My house and my nerves rattle each day around 4 o'clock when the out-of-state Massey Energy company sets off yet another series of blast. And every evening I am reminded that my family has been on this mountain since around 1830--long before Massey Energy invaded from Richmond, Virginia; it's as simple as that.
As a former veteran of the Vietnam War, I tell my children and grandchildren that we are American citizens, just like you. That we have a God-given and inalienable right to live in peace and breathe air that is not contaminated with silica dust, diesel fuel and ammonium nitrate, and to have potable water. That these are basic human rights.
My father, like others in my family, first started working in the coal mines at age 11. But it is the grave of my Uncle Clyde Williams, who died in the mine at Leevale here on Coal River Mountain at age 17, that also hovers in my mind as I walk these hills, gather herbs and berries, and hunt and fish with my grandchildren. When my father went into the mines, 130,000 union coal miners in West Virginia proudly toted their lunch pails and went to their jobs in the underground mines in our state. Today, only 20,000 West Virginia coal miners make up those ranks.

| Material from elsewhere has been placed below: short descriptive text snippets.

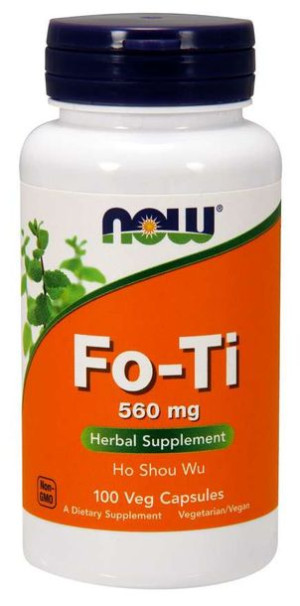 Fo-Ti (He-Shou-Wu) Rdest (100 kaps.)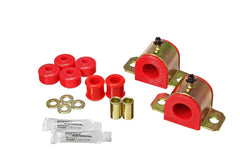 Energy Suspension 8.5147R Rear Sway Bar Bushing Set 24mm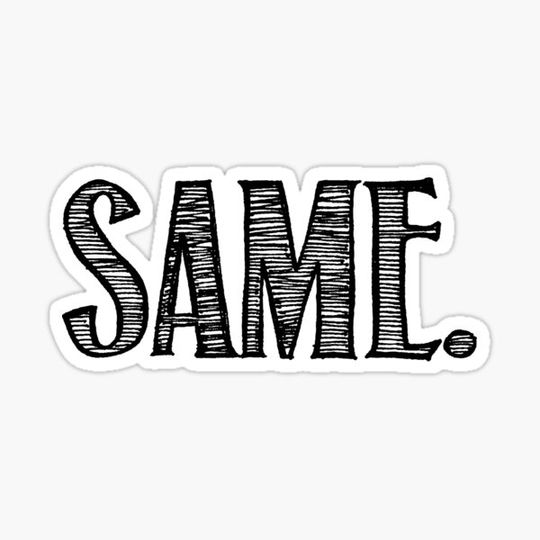 Discover same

I want my children and grandchildren to have the right to dream and flourish as great contributors to our state in West Virginia. I don't want them to feel compelled to leave our state to look for employment or to realize their dreams. I want them to know that the rule of law protects them, their families and our mountains.

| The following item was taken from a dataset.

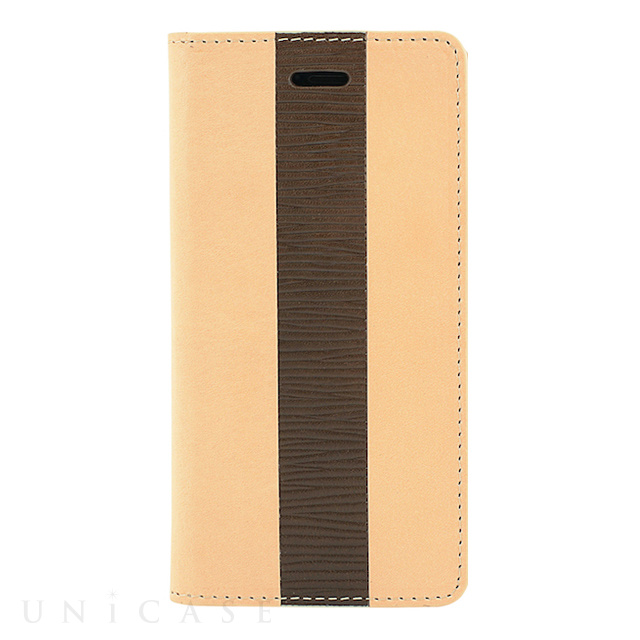 【iPhone6s/6 ケース】Double Leather HI-LINE Flip Case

In 2007, at the Reel Film Festival in Nashville, Tennessee, you reminded the nation that mountaintop removal "is a crime, and ought to be treated as one."

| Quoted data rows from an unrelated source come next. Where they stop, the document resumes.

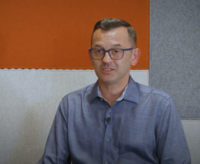 Head shot of 'Daniel Morrisey, editorial portfolio manager, BBC Early Careers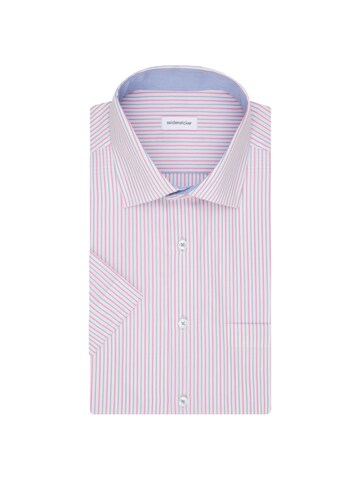 SEIDENSTICKER Regular Fit Business Hemd in Pink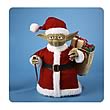 Star Wars 10-Inch Yoda in Santa Outfit Tablepiece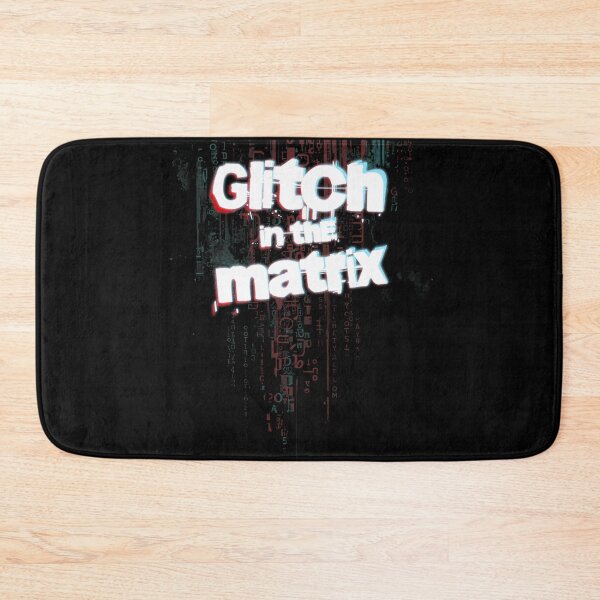 Item preview, Glitch in the Matrix - Digital Anomaly Artwork designed and sold by Sir Meow Meow.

As you know, the Obama administration recently announced a series of regulatory initiatives to "strengthen oversight and regulation, minimize adverse environmental consequences of mountaintop coal mining." While I have great admiration for President Barack Obama, energy advisor Carol Browner, and his new EPA administrator Lisa Jackson and CEQ chief Nancy Sutley, the reality is that their regulations can easily be avoided through loopholes.
While federal regulators were able to temporarily halt blasting above my home, I recently learned from the West Virginia Department of Environmental Protection that the green light has been given to renew the blasting closer to the coal seam, in an area that is even closer to our Clay's Branch homes.
Nearly four decades of mountaintop removal regulatory history has taught me one thing: the devastation from mountaintop removal can never be regulated, but must be abolished.
For this, we need your help now. We need your help today, as 3.5 million pounds of explosives are detonated in our coalfields every day.
As our nation celebrates the 4th of July this weekend, we must not forget the words of George Washington in the dark moments of the American Revolution. He declared: "Give me but a banner to plant upon the mountains of West Augusta, and I will rally about it the brave men who will lift our bleeding country from the dust, and set her free."
Last week, NASA climatologist James Hansen and actress Daryl Hannah, among many other national leaders, came to witness to the climate crisis on Coal River Valley, and visit Marsh Fork Elementary School, Shumate Dam, and do a flyover over mountaintop removal sites, as a way of bringing this issue to the attention of the nation, and our national leaders.
Al Gore, now is the time for you to journey to Coal River and stand with us in this urgent time of need. We have simply run out of options.
Thank you for your time and consideration, and your crucial work for our nation.